Excitement is growing! This thing is starting to sizzle like fatback in a frying pan!
I told you so!!
Yeah I saw that. But they are reducing the AS also. In the last year their tone has changed. I think they are getting shareholder pressure to start showing profits. Their last few PRs mentioned this summer for their next milestone. It is just a therory but if you reduce your float just before a big PR then you can get your sp up into the dollars instead of pennies and then attract inst. investors. These are not pump and dump CEOs rather they are scientist who just want to invent things and could care less about making money. JMO
Oh I just threw out the "take off" line to see if anyone was watching
On June 5, 2009, the Registrant filed a Certificate of Amendment to its Amended and Restated Certificate of Incorporation with the Delaware Secretary of State which serves to effect, as of June 29, 2009, a 1-for-30 reverse split of the Registrant's common stock. As a result of the reverse stock split, every 30 shares of the Registrant's common stock will be combined into one share of common stock, and any fractional shares created by the reverse stock split will be rounded up to whole shares. The reverse stock split affects all of the Registrant's common stock, stock options and warrants outstanding immediately prior to the effective date of the reverse stock split.

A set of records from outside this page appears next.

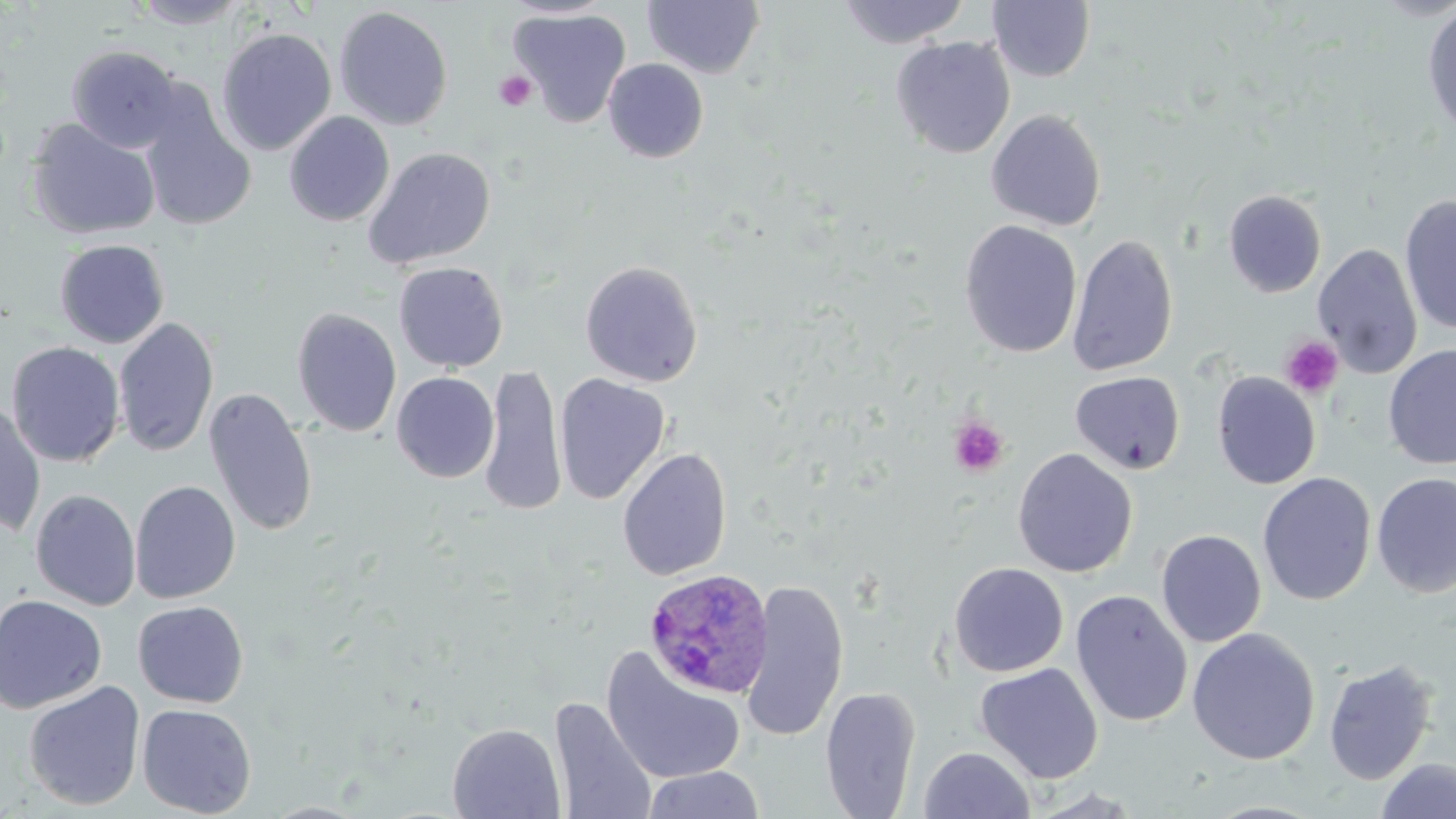
Approximate bounding boxes as named x1/y1/x2/y2 corners in pixels.
Plasmodium ovale-infected red blood cells: (x1=643, y1=569, x2=775, y2=699).
No Plasmodium falciparum, Plasmodium malariae, Plasmodium vivax, Babesia divergens, or Trypanosoma brucei observed.

Summary:
  - Platelet locations: (x1=494, y1=71, x2=536, y2=112), (x1=1280, y1=336, x2=1344, y2=400), (x1=948, y1=416, x2=1009, y2=477)
  - Uninfected red blood cell locations: (x1=838, y1=0, x2=970, y2=48), (x1=130, y1=1, x2=251, y2=29), (x1=642, y1=1, x2=765, y2=78), (x1=987, y1=1, x2=1095, y2=82), (x1=1422, y1=2, x2=1456, y2=140), (x1=334, y1=6, x2=453, y2=130), (x1=512, y1=8, x2=631, y2=128), (x1=216, y1=26, x2=337, y2=156), (x1=891, y1=36, x2=1015, y2=159), (x1=66, y1=44, x2=184, y2=153), (x1=604, y1=58, x2=709, y2=163), (x1=137, y1=90, x2=257, y2=232), (x1=986, y1=109, x2=1106, y2=231), (x1=978, y1=110, x2=1098, y2=353), (x1=284, y1=112, x2=395, y2=227), (x1=25, y1=118, x2=161, y2=240), (x1=364, y1=146, x2=497, y2=269), (x1=1223, y1=189, x2=1327, y2=298), (x1=1400, y1=194, x2=1456, y2=336), (x1=959, y1=220, x2=1083, y2=358), (x1=1067, y1=233, x2=1179, y2=377), (x1=54, y1=239, x2=169, y2=348), (x1=1313, y1=244, x2=1423, y2=380), (x1=580, y1=260, x2=704, y2=387), (x1=393, y1=261, x2=508, y2=372), (x1=292, y1=307, x2=402, y2=437), (x1=113, y1=318, x2=219, y2=457), (x1=6, y1=341, x2=125, y2=466), (x1=1383, y1=344, x2=1456, y2=469), (x1=482, y1=364, x2=566, y2=515), (x1=1070, y1=371, x2=1186, y2=475), (x1=1211, y1=371, x2=1321, y2=489), (x1=391, y1=372, x2=499, y2=483), (x1=554, y1=373, x2=671, y2=505), (x1=204, y1=387, x2=318, y2=537), (x1=0, y1=399, x2=46, y2=537), (x1=617, y1=447, x2=733, y2=581), (x1=1012, y1=448, x2=1138, y2=578), (x1=1257, y1=472, x2=1376, y2=606), (x1=1371, y1=472, x2=1456, y2=598), (x1=130, y1=480, x2=241, y2=604), (x1=30, y1=488, x2=142, y2=610), (x1=1155, y1=529, x2=1266, y2=648), (x1=948, y1=561, x2=1069, y2=677), (x1=739, y1=579, x2=849, y2=742), (x1=1070, y1=590, x2=1193, y2=728), (x1=0, y1=594, x2=107, y2=714), (x1=133, y1=600, x2=249, y2=708), (x1=1186, y1=627, x2=1321, y2=765), (x1=601, y1=647, x2=747, y2=785), (x1=1323, y1=659, x2=1438, y2=785), (x1=974, y1=663, x2=1103, y2=784), (x1=23, y1=680, x2=146, y2=811), (x1=820, y1=686, x2=921, y2=818), (x1=550, y1=696, x2=657, y2=819), (x1=137, y1=703, x2=257, y2=816), (x1=447, y1=723, x2=566, y2=819), (x1=919, y1=746, x2=1035, y2=819), (x1=1375, y1=757, x2=1456, y2=819), (x1=641, y1=766, x2=765, y2=819)
  - Slide-level diagnosis: Plasmodium ovale
  - Image size: 1456×819 pixels
  - Preparation: thin blood film
  - Stain: May-Grünwald-Giemsa
  - Modality: light microscopy
  - Field of view: single
  - Magnification: 1000x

The reverse split, which was approved by the Registrant's stockholders at the annual meeting held on September 16, 2008, will reduce the number of shares of the Registrant's common stock outstanding from 130,217,808 shares to approximately 4,342,000 shares, and the number of authorized shares of common stock will be reduced from 200,000,000 shares to 100,000,000 shares. The Certificate of Amendment is filed as Exhibit 2.1 hereto.
I dont think sooo!
News out today as well. This is so undervalued. They have 2.5 mill in cash with major partners. This one will boom soon.

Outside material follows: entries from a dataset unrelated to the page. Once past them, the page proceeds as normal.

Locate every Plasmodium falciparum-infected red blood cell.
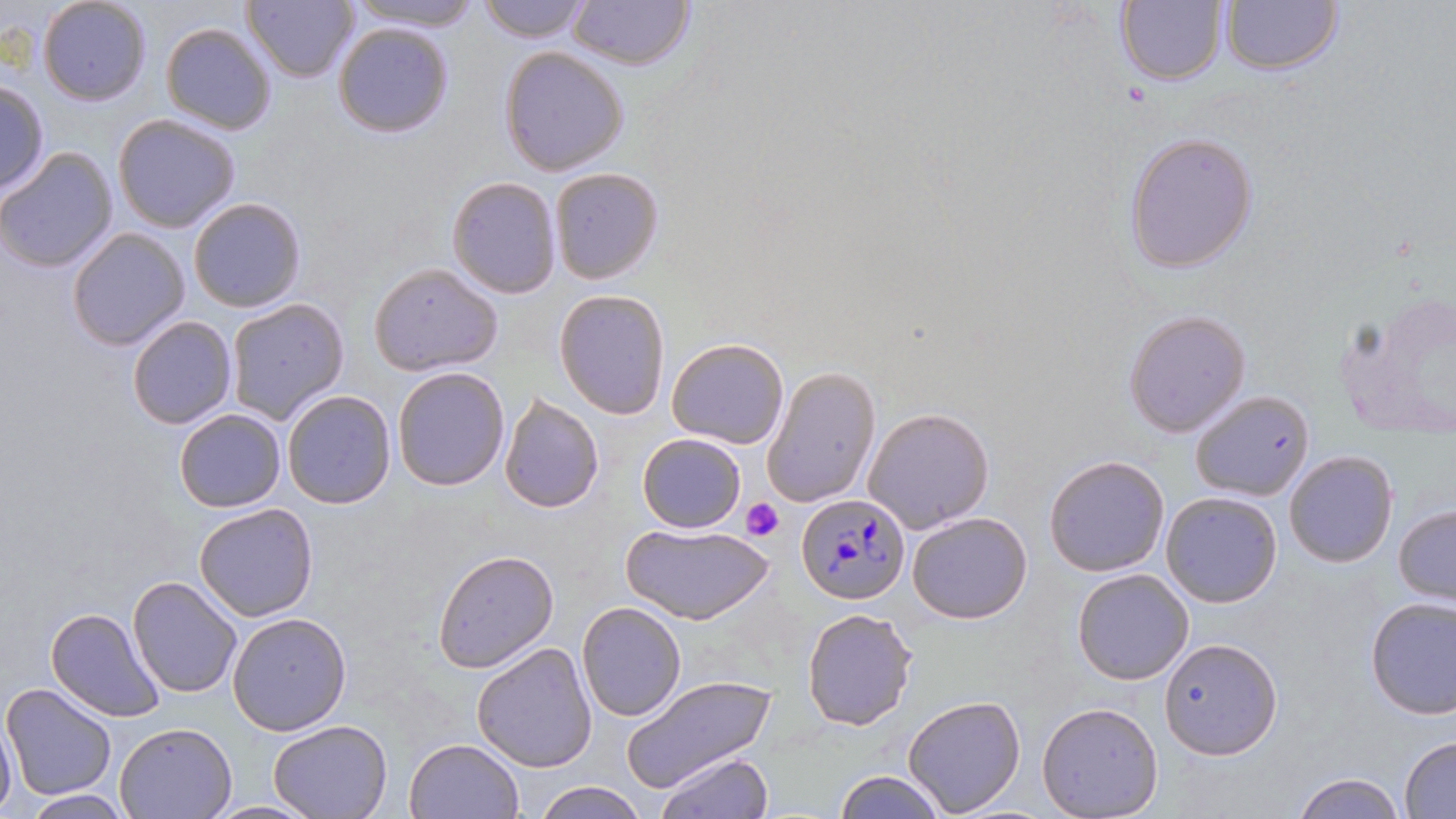

Approximate bounding boxes as named x1/y1/x2/y2 corners in pixels.
Plasmodium falciparum-infected red blood cells: (x1=793, y1=492, x2=911, y2=603).

Summary:
  - Platelet locations: (x1=740, y1=498, x2=783, y2=541)
  - Uninfected red blood cell locations: (x1=350, y1=0, x2=484, y2=31), (x1=568, y1=0, x2=696, y2=71), (x1=37, y1=1, x2=153, y2=106), (x1=243, y1=1, x2=358, y2=82), (x1=475, y1=1, x2=594, y2=44), (x1=1218, y1=1, x2=1344, y2=77), (x1=1116, y1=2, x2=1228, y2=85), (x1=333, y1=21, x2=453, y2=138), (x1=160, y1=22, x2=278, y2=134), (x1=500, y1=46, x2=630, y2=175), (x1=0, y1=81, x2=49, y2=196), (x1=112, y1=114, x2=242, y2=234), (x1=1123, y1=133, x2=1258, y2=272), (x1=0, y1=146, x2=119, y2=274), (x1=549, y1=168, x2=664, y2=283), (x1=447, y1=177, x2=562, y2=298), (x1=188, y1=198, x2=305, y2=313), (x1=67, y1=226, x2=191, y2=351), (x1=368, y1=262, x2=503, y2=377), (x1=1333, y1=287, x2=1456, y2=443), (x1=554, y1=288, x2=671, y2=418), (x1=224, y1=298, x2=350, y2=425), (x1=1124, y1=309, x2=1252, y2=437), (x1=126, y1=315, x2=237, y2=429), (x1=666, y1=338, x2=789, y2=449), (x1=390, y1=366, x2=509, y2=492), (x1=763, y1=366, x2=882, y2=507), (x1=1190, y1=388, x2=1315, y2=500), (x1=281, y1=389, x2=396, y2=510), (x1=498, y1=391, x2=606, y2=514), (x1=863, y1=406, x2=996, y2=533), (x1=173, y1=409, x2=287, y2=512), (x1=636, y1=434, x2=747, y2=532), (x1=1284, y1=450, x2=1398, y2=567), (x1=1043, y1=455, x2=1169, y2=575), (x1=1160, y1=491, x2=1285, y2=608), (x1=193, y1=503, x2=319, y2=621), (x1=1393, y1=505, x2=1456, y2=606), (x1=906, y1=511, x2=1032, y2=624), (x1=621, y1=522, x2=775, y2=625), (x1=431, y1=549, x2=560, y2=674), (x1=1071, y1=568, x2=1194, y2=684), (x1=129, y1=574, x2=242, y2=696), (x1=1365, y1=596, x2=1455, y2=719), (x1=576, y1=601, x2=686, y2=721), (x1=45, y1=607, x2=163, y2=722), (x1=802, y1=607, x2=917, y2=730), (x1=226, y1=611, x2=351, y2=736), (x1=1160, y1=636, x2=1280, y2=759), (x1=471, y1=641, x2=601, y2=773), (x1=622, y1=674, x2=774, y2=791), (x1=2, y1=682, x2=117, y2=799), (x1=903, y1=694, x2=1027, y2=817), (x1=1036, y1=701, x2=1165, y2=819), (x1=1, y1=708, x2=19, y2=819), (x1=266, y1=718, x2=393, y2=819), (x1=114, y1=720, x2=238, y2=817), (x1=1399, y1=736, x2=1456, y2=816), (x1=405, y1=738, x2=524, y2=819), (x1=652, y1=748, x2=774, y2=819), (x1=833, y1=770, x2=947, y2=818), (x1=1289, y1=773, x2=1409, y2=818), (x1=532, y1=779, x2=650, y2=818), (x1=20, y1=790, x2=129, y2=817), (x1=206, y1=799, x2=318, y2=817)
  - Slide-level diagnosis: Plasmodium falciparum
  - Preparation: thin blood film
  - Image size: 1456×819 pixels
  - Field of view: single
  - Magnification: 1000x
  - Modality: optical microscopy
  - Stain: May-Grünwald-Giemsa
Comment on the morphology of the red blood cells.
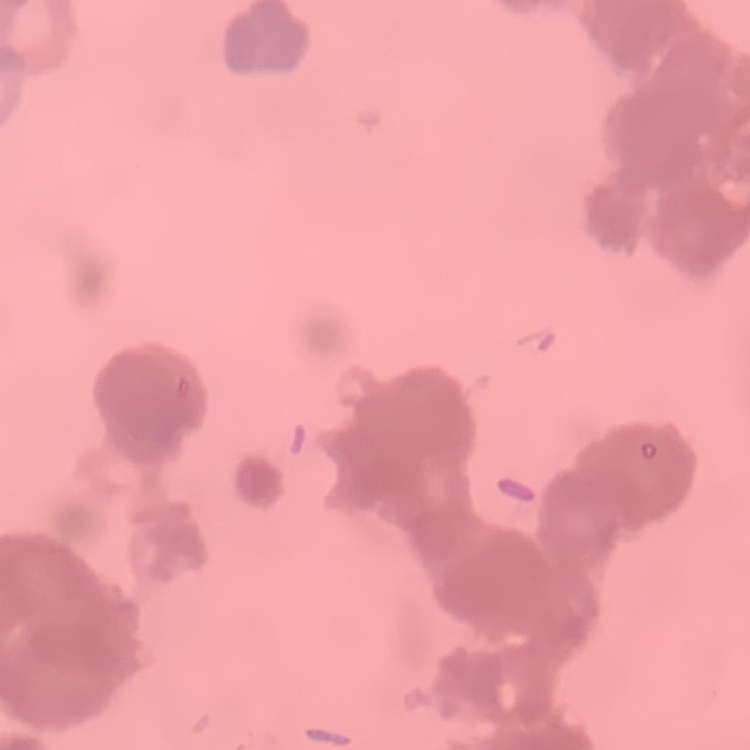
They show rouleaux formation.

Summary:
  - Preparation: thin blood smear
  - Image type: one tile cut from a larger photomicrograph
  - Stain: Field's or Giemsa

http://biz.yahoo.com/bw/080728/20080728005079.html?.v=1
BottomBuster Alert DD Post on APNS.OB (.06) Extremely Undervalued Biotech Play w/Major Partners (Eli Lilly, Takeda, & others) & Strong Financial Backing! Major Alzheimer's Conference this week to set opportunities in motion.
http://www.alz.org/icad/
Dinner Presentation by Lilly to discuss the clinical biomarker of APNS.OB
http://www.appliedneurosolutions.com/doc/APNS_8K_April_2008-Lilly-Milestone.doc
Pfizer to Showcase Alzheimer's Research and Pipeline at Upcoming Alzheimer's Disease Medical Meeting
1:00p ET July 14, 2008 (Business Wire)
Pfizer, Inc announced today that it will present nine abstracts from its Alzheimer's disease (AD) research and development program, including three on the two promising investigational therapies in the early stages of development, at the 2008 Alzheimer's Association International Conference on Alzheimer's Disease (ICAD) in Chicago, July 26-31.
Pfizer will also host an analyst briefing at ICAD to review its neuroscience pipeline and platform on Monday, July 28. In addition, Pfizer will sponsor a satellite symposium, "Innovative Approaches to Alzheimer's Disease: Developing the Next Generation of Treatment," on Tuesday, July 29.
"With the expected huge increase in the incidence of Alzheimer's disease worldwide in the next 25 years, Pfizer's neuroscience team has made this devastating illness our highest priority," said Dr. Liam Ratcliffe, senior vice president and development head for Pfizer Neuroscience. "With new insights into the underlying causes of Alzheimer's discovered in only the past few years, our scientists are working to develop new medicines that improve memory and other cognitive function, and importantly halt or significantly slow the progression of the disease. We are also working on approaches that could lead to earlier and better diagnosis."
Pfizer's investigational compounds target multiple pathways to combat AD, beta amyloid, the harmful protein that builds up in the brains of AD patients; amyloid plaques, the sticky deposits made of beta amyloid fragments that impair the function of brain cells; chronic inflammation of neurons, and loss of function across the synapses (or gaps) between neurons.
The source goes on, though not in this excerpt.